According to the latest figures, Mexico registered a new daily total of 4,883 confirmed coronavirus cases in the past 24 hours and has already detected more than 129,000 cases nationwide, with 15,357 people having died of Covid-19 since the virus hit the country on Feb. 28.

Mexican authorities had announced that the peak of the pandemic would occur in early May, but Lopez-Gatell said that that date was valid only in the Mexico City metro area, which has been the epicenter of the health crisis here.

He emphasized that in a large country such as Mexico one cannot forecast a single peak in the curves because “the epidemic is divided” by regions, although he said that “an intermediate point could occur in mid-June.”

In cities like Tijuana the pandemic’s twin curves are on the decline, while infections in Monterrey are still on the rise and that city might have to wait until mid-October to declare an end to the epidemic.

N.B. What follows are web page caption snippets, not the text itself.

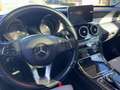 Mercedes-Benz C 350 E Hybrid Automatic Avantgarde Panorama Burmester Wit - thumbnail 7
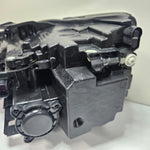 Load image into Gallery viewer, 2018-2024 Audi Q2 Led Headlight Left Side 81D941033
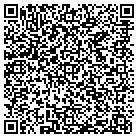 QR code with Norm's School Of Driver Education contacts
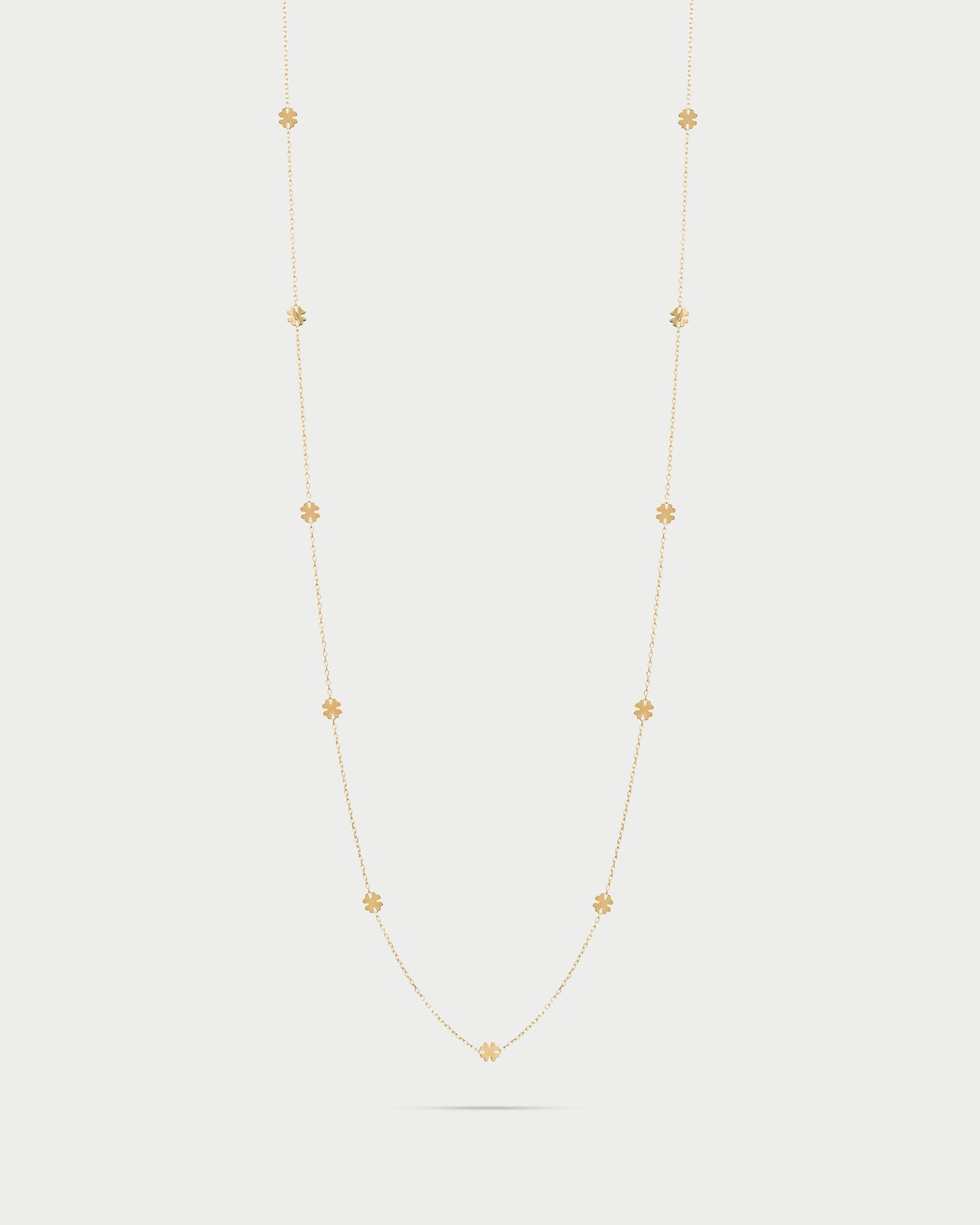 CL-030-M1-QUAD-AU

Lopez-Gatell, who each day holds a press conference on the health crisis, said that the pandemic “has become slower thanks to the (government’s) mitigation measures,” allowing the country to avoid “the sudden arrival of a large number of cases,” which could overwhelm the health care system.

“Only if the degree of control over public mobility is maintained for the coming three months will the predictions be accurate and possibly we’ll have a figure of between 25,000 and 30,000 deaths. If not, we could have greater mortality,” he warned.

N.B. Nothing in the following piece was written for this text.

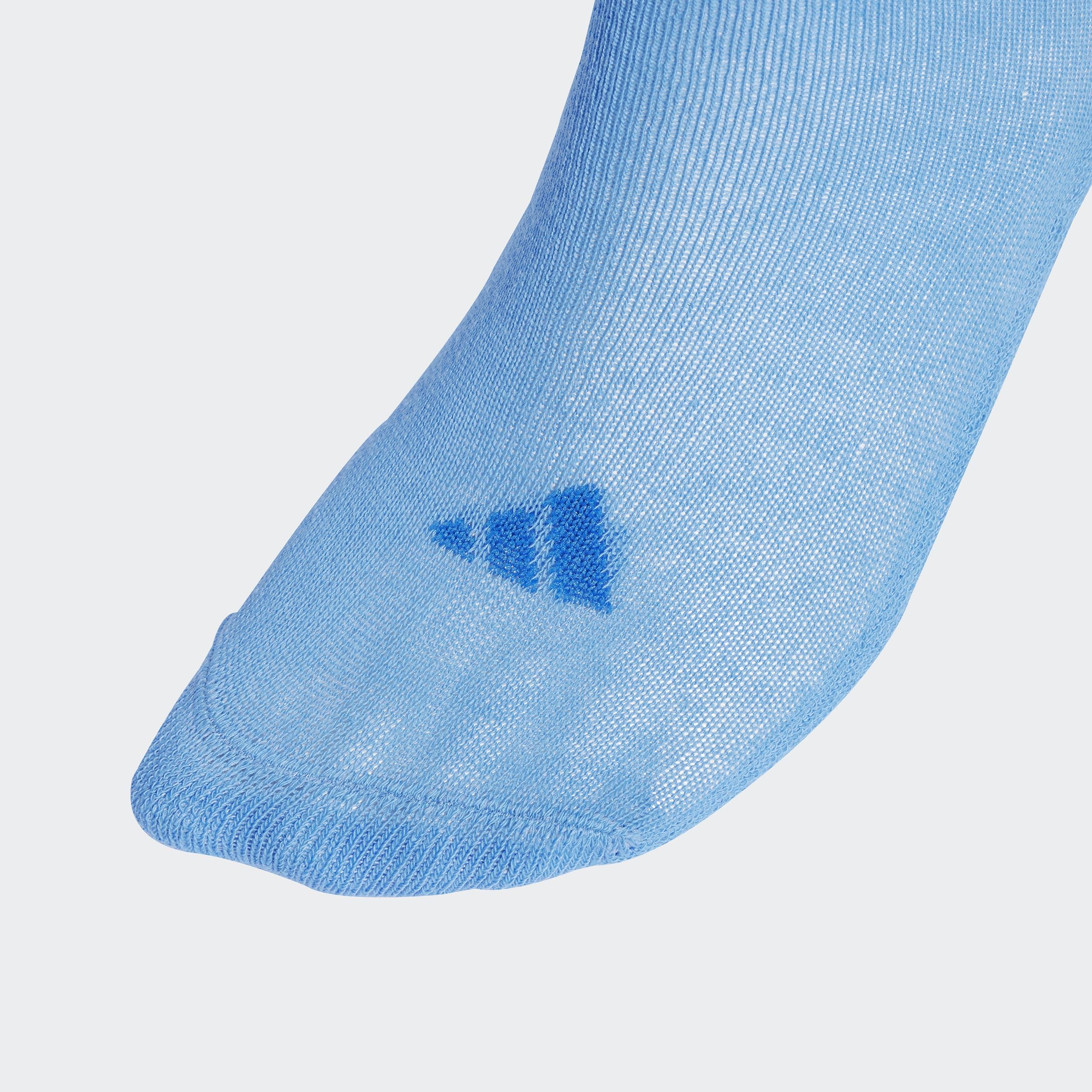 Adidas 2-Pack Kids' Socks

This prediction surpasses the most optimistic forecasts made by the government at the beginning of the crisis – namely, that between 6,000 and 8,000 people would die, a level that has already been exceeded.

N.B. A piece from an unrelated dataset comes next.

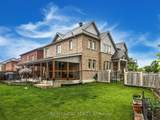 83 Mooney Street - Photo 44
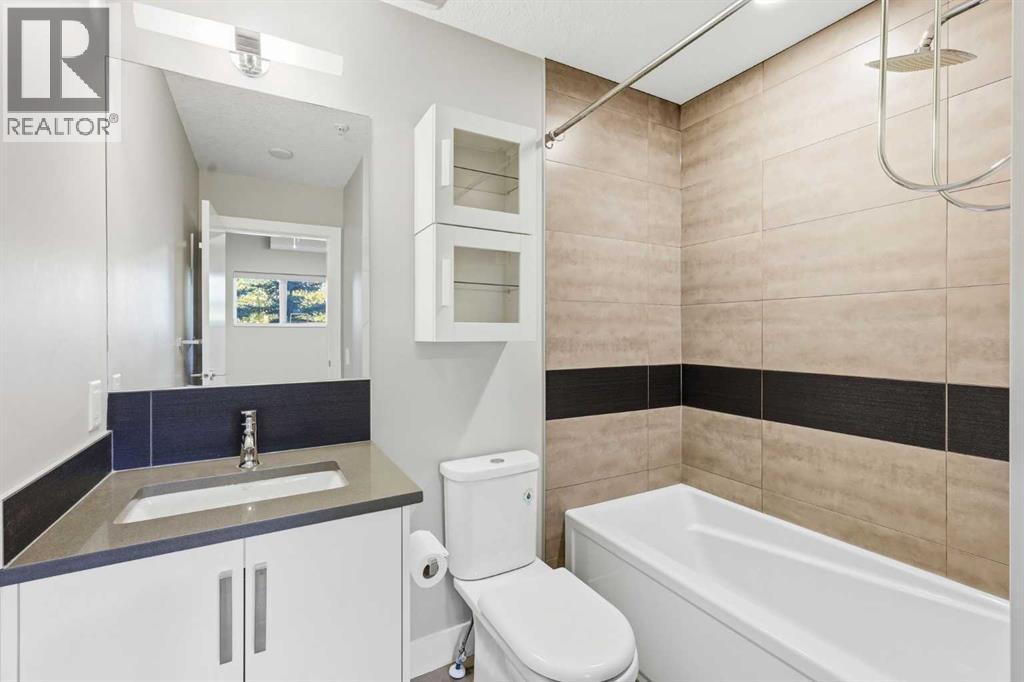 209, 1521 26 Avenue Sw, Calgary, Alberta  T2T 1C4 - Photo 19 - A2261901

Lopez-Gatell said that the situation has not gotten out of control. “We haven’t had to make decisions that skirt the limits of ethics, like deciding to keep a person off a ventilator because it’s someone else’s turn. I can safely say that we’re preventing deaths,” he said.

After closing down the non-essential economy in April and May, the federal government on June 1 announced the start of the “new normal” by opening some industries, although it called on the public to remain at home because the “maximum risk” of infection still prevailed in all 32 states.

Claims from President Andres Manuel Lopez Obrador that “the pandemic has been defeated” and Health Secretary Jorge Alcocer that the epidemic “is on the decline” have confused the public by suggesting that the quarantine has been relaxed, although it has never been stringently enforced because millions of poor people working in the informal economy must go out to earn a living somehow or starve.

Although Lopez-Gatell did not contradict his superiors, noting that it’s true that in certain areas the new daily case numbers are declining, he did admit that the government has “significant communications challenges,” above all regarding the easing of movement restrictions.

The death totals in Mexico have sparked controversy because patients who have died after being tested for Covid-19 but before the results were available have not been counted for the week it takes to get the results, while there is an unknown number of “suspected” Covid-19 deaths, although the people were never tested and thus do not figure in the coronavirus totals.

Lopez-Gatell said that authorities are working to determine “unobserved mortality statistics,” although he said that improving medical care is more important than obtaining precise death figures.

“It would be irresponsible to devote efforts at this time to this kind of exercise when we have to attend to other elements,” he said by way of justification.

And he also cast doubt on journalistic investigative work that has estimated that mortality in Mexico City is three times greater than the official figures show.

Yet, he has also been very critical of the idea of testing large numbers of people saying that it’s more effective to track serious cases and those who propose more testing have economic interests behind that stance.

Regarding the possibility of a new surge in virus cases during flu season late in 2020, he said that the country is “prepared” for that thanks to the “hospital reconversion” that has been accomplished during the crisis so far, where intensive care beds have been increased throughout Mexico from 3,500 to 13,000.